Complete the following »
**a.** Answer these questions using the court judgment.
(i) Who appeared as counsel for the appellant?
(ii) On what date was the hearing held in the District Court at Whakatane?
(iii) Under which Act were the two charges brought?
**b.** Pick up the court judgment at the point where it stops and continue writing it.

Text provided »
::::::::
IN THE HIGH COURT OF NEW ZEALAND ROTORUA REGISTRY
CRI 2006 463 70
BETWEEN HARVEY FISHING LIMITED Appellant
AND MINISTRY OF FISHERIES Respondent
Hearing: 12 February 2007
Counsel: T H A Spear for the Appellant
S J Bridges and N J W Dunn for the Respondent
Judgment: 15 February 2007
JUDGMENT OF WILD J
Introduction
[1] This is an appeal against convictions entered against the appellant on two charges under the Fisheries Act 1996 (the Act) and also against the sentence imposed on one of those convictions.
[2] The convictions were entered by Judge Moore in the District Court at Whakatane on 27 January 2006, following a hearing on 18 March 2005.
[3] Judge Moore’s sentencing notes are not dated, save with a Court stamp for 26
June 2006. He sentenced the appellant upon written submissions from counsel.
[4] The two convictions appealed against were on charges:
HARVEY FISHING LIMITED V MINISTRY OF FISHERIES HC ROT CRI 2006 463 70 15 February 2007
a) That, being a commercial fisher, the appellant on 14 June 2004 at Whakatane contravened s72(1) of the Act by abandoning legal sized snapper in the sea (ss 72(4) and 252(3) of the Act).
::::::::
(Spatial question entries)
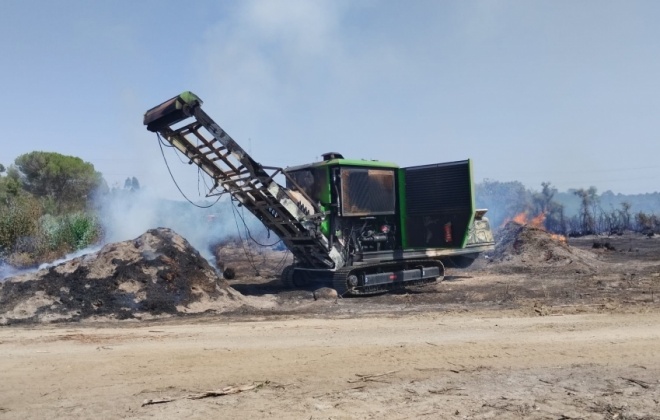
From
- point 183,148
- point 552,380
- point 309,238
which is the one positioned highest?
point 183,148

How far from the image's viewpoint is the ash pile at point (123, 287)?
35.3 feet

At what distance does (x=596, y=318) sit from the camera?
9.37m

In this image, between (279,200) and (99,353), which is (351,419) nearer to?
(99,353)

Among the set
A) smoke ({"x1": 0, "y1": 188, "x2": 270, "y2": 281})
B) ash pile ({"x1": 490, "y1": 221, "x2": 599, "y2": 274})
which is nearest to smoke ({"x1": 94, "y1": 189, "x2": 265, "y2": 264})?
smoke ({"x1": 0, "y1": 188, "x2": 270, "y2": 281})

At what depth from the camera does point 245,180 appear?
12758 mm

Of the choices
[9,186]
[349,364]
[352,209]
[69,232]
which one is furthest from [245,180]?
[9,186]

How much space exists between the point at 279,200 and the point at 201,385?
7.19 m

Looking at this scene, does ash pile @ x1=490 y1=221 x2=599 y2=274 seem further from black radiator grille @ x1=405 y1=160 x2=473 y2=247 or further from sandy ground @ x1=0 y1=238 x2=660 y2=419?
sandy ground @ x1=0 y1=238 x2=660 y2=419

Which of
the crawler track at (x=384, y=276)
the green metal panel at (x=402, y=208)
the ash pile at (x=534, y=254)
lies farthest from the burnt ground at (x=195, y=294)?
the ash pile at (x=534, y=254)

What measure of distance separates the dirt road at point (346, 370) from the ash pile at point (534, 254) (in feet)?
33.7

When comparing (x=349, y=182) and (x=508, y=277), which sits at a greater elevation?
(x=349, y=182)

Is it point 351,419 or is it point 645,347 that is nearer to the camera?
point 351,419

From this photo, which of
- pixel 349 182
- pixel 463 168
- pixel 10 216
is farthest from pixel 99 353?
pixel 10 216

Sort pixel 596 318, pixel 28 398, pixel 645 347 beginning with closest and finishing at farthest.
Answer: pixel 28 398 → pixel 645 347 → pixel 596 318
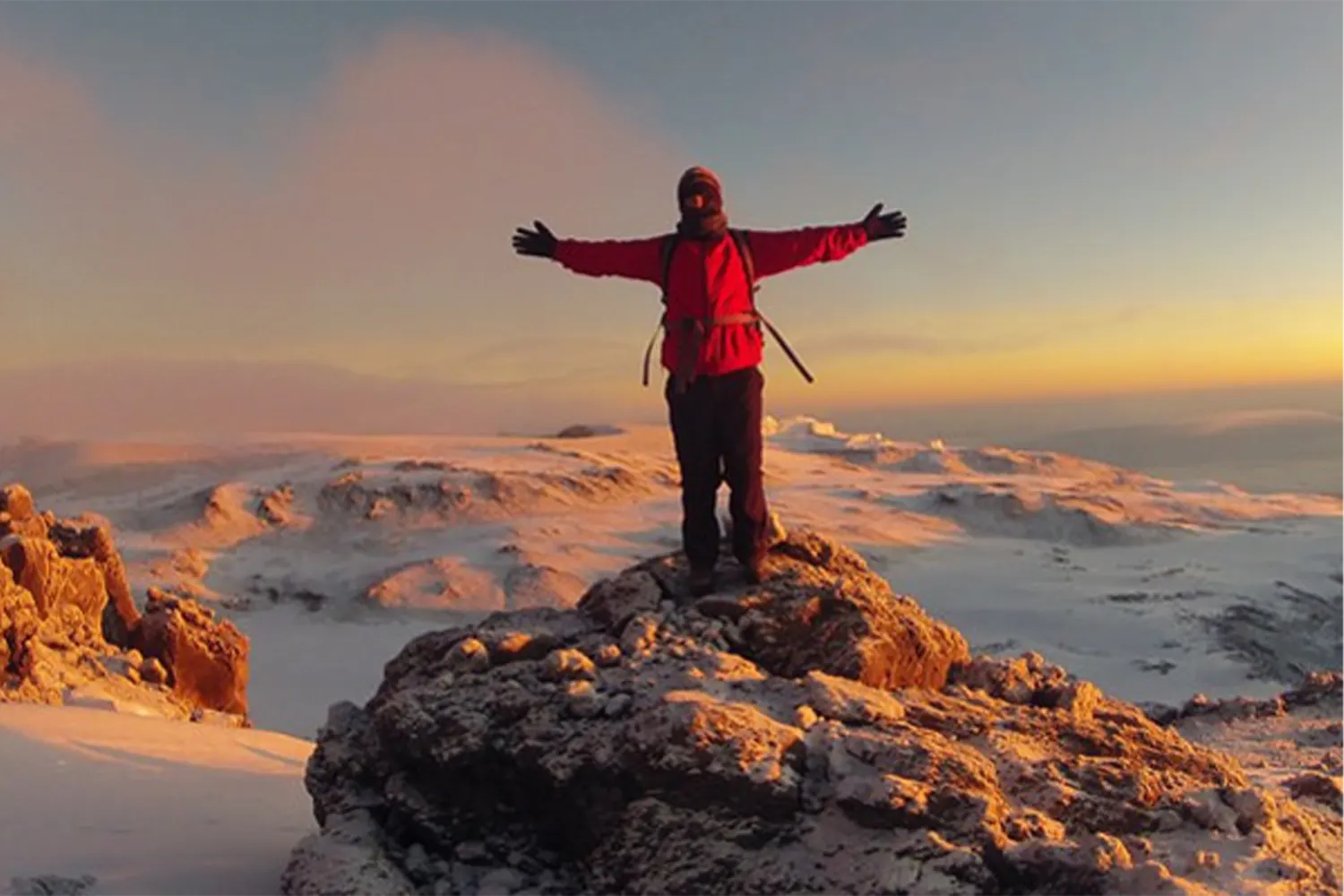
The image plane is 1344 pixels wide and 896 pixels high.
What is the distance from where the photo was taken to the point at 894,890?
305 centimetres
::::::::
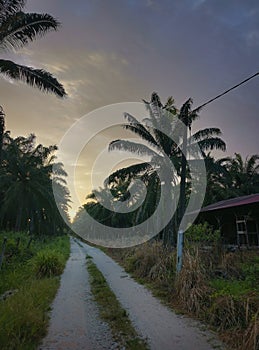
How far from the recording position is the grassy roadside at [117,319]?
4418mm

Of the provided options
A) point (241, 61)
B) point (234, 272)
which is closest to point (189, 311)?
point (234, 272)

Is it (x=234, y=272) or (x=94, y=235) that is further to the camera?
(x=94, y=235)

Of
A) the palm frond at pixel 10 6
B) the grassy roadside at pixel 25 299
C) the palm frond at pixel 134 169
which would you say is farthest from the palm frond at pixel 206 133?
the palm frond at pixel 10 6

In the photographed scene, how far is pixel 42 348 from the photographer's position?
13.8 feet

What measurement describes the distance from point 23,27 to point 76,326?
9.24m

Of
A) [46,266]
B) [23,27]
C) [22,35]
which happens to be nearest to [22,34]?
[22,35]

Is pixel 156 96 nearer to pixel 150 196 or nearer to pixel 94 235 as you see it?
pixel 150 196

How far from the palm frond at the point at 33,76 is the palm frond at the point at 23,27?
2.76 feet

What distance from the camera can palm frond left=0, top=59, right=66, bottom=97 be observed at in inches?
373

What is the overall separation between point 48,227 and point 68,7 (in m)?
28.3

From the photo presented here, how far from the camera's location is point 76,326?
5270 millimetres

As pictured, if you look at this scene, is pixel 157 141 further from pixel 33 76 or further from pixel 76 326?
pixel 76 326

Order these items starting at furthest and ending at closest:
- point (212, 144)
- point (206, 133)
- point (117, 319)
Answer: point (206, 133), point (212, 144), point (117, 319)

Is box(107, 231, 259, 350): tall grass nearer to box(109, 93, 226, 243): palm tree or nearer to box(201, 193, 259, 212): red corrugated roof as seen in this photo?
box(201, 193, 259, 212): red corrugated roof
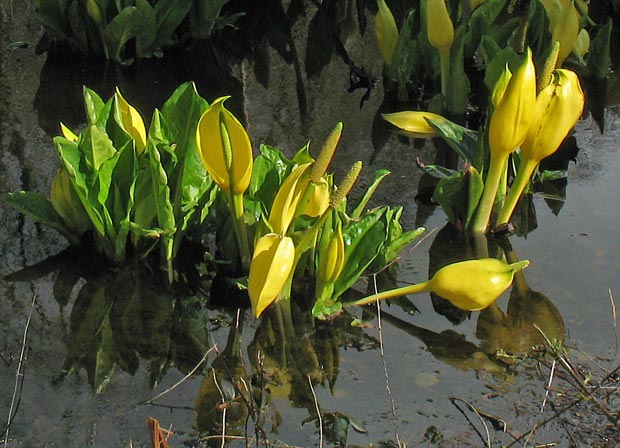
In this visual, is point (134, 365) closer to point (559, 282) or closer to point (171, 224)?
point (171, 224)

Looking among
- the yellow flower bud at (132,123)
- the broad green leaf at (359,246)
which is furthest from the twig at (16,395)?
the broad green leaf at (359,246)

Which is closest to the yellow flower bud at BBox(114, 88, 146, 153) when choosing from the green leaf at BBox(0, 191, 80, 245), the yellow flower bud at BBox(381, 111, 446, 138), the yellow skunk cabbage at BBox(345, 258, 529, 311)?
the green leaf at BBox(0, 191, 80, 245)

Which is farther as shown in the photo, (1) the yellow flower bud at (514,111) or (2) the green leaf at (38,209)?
::::::::
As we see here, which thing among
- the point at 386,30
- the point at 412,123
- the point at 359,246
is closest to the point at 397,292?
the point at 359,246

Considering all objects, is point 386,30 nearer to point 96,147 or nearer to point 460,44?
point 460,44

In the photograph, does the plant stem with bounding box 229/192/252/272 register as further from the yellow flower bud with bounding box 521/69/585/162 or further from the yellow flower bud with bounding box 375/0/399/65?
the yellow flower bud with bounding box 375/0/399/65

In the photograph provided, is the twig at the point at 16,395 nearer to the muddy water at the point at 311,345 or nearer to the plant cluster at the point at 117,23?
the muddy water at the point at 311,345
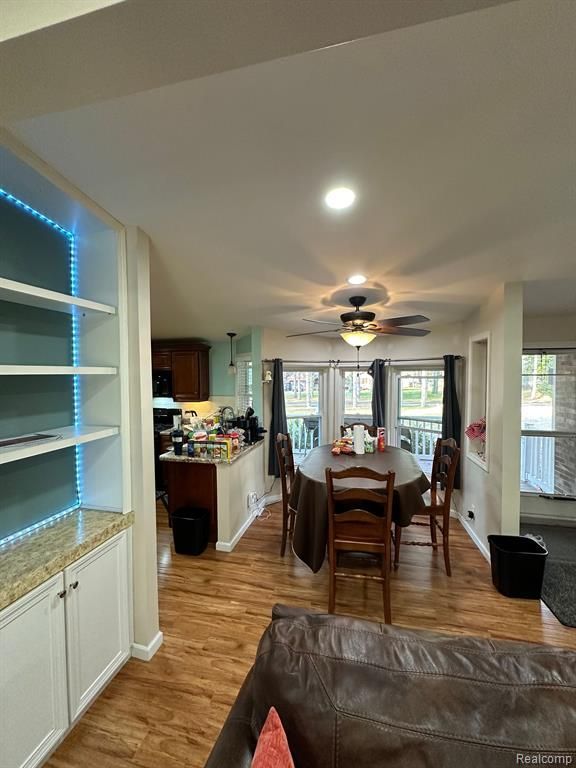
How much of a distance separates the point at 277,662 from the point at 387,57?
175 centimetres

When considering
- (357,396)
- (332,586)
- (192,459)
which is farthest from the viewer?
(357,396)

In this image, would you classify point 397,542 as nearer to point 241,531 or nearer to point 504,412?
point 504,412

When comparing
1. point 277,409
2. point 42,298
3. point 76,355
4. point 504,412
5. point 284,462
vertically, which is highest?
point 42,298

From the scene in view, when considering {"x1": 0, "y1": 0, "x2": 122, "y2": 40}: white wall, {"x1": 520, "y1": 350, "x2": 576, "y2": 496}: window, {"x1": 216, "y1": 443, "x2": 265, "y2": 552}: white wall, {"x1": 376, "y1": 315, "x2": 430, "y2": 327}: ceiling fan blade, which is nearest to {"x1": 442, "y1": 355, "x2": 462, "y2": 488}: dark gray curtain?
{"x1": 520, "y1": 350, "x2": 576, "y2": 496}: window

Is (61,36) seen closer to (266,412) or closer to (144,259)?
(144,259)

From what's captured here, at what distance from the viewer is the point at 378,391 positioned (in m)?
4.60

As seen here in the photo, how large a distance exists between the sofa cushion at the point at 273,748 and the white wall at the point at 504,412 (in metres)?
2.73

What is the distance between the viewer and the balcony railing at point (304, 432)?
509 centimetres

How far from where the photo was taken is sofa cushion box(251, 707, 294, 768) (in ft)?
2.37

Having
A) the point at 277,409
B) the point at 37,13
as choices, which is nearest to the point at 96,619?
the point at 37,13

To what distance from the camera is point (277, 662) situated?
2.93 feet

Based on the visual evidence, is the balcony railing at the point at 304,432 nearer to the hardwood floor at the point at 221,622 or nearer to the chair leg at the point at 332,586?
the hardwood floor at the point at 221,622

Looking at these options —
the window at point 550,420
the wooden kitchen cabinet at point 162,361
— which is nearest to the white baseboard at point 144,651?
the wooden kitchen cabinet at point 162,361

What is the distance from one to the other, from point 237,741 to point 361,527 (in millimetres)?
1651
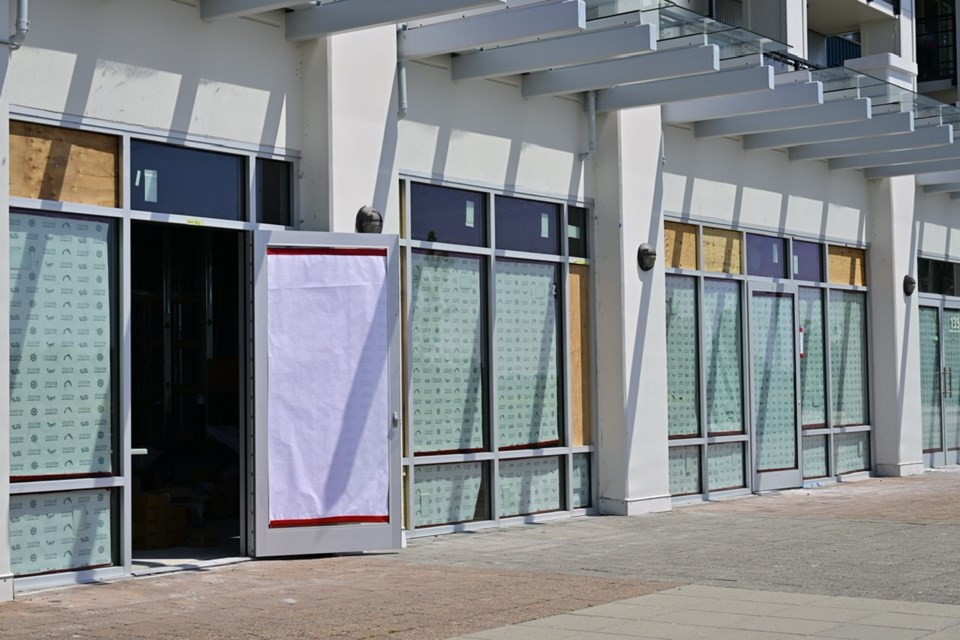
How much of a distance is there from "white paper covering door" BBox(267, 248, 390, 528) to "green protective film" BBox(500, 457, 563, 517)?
::::::::
Task answers »
**a.**
(i) T H A Spear
(ii) 18 March 2005
(iii) The Fisheries Act 1996

**b.**
b) That the appellant, on 16 June 2004 at Tauranga, failed to comply with regulation 6(2)(a) of the Fisheries (Reporting) Regulations 2001 by failing to complete a Catch Landing Return at the end of a landing, entering the destination type code A for snapper returned to, abandoned in, or accidentally lost at, sea.
[5] On the first of those charges, Judge Moore fined the appellant $3,500 and ordered it to pay Court costs. He convicted and discharged the appellant on the Catch Reporting Charge. The appellant had pleaded guilty to that charge on 1
December 2004, when the charge was adjourned for further consideration pending the outcome of the defended hearing on the, primary, Abandonment charge.
Factual background
[6] The charges arose out of observations made by a Mr Goodin on 14 June 2004 of the appellant’s trawler Rose Croix. Mr Goodin is a charter boat operator and honorary Fishery Officer. That morning while at sea in his own boat he noticed the Rose Croix hove to near the western side of Whale Island in the Bay of Plenty. Running away aft of the Rose Croix for about a kilometre was a line of black back gulls feeding on something on the surface of the water. It looked to Mr Goodin as if this line of gulls was in the wake of the Rose Croix. As Mr Goodin got closer, he noticed a number of fish floating in the water. After obtaining clearance from the MoF office in Opotiki, he retrieved, from just a small section of the 1 kilometre line,
20 fish. They were all snapper, and all were just around the legal commercial minimum length of 250 mm.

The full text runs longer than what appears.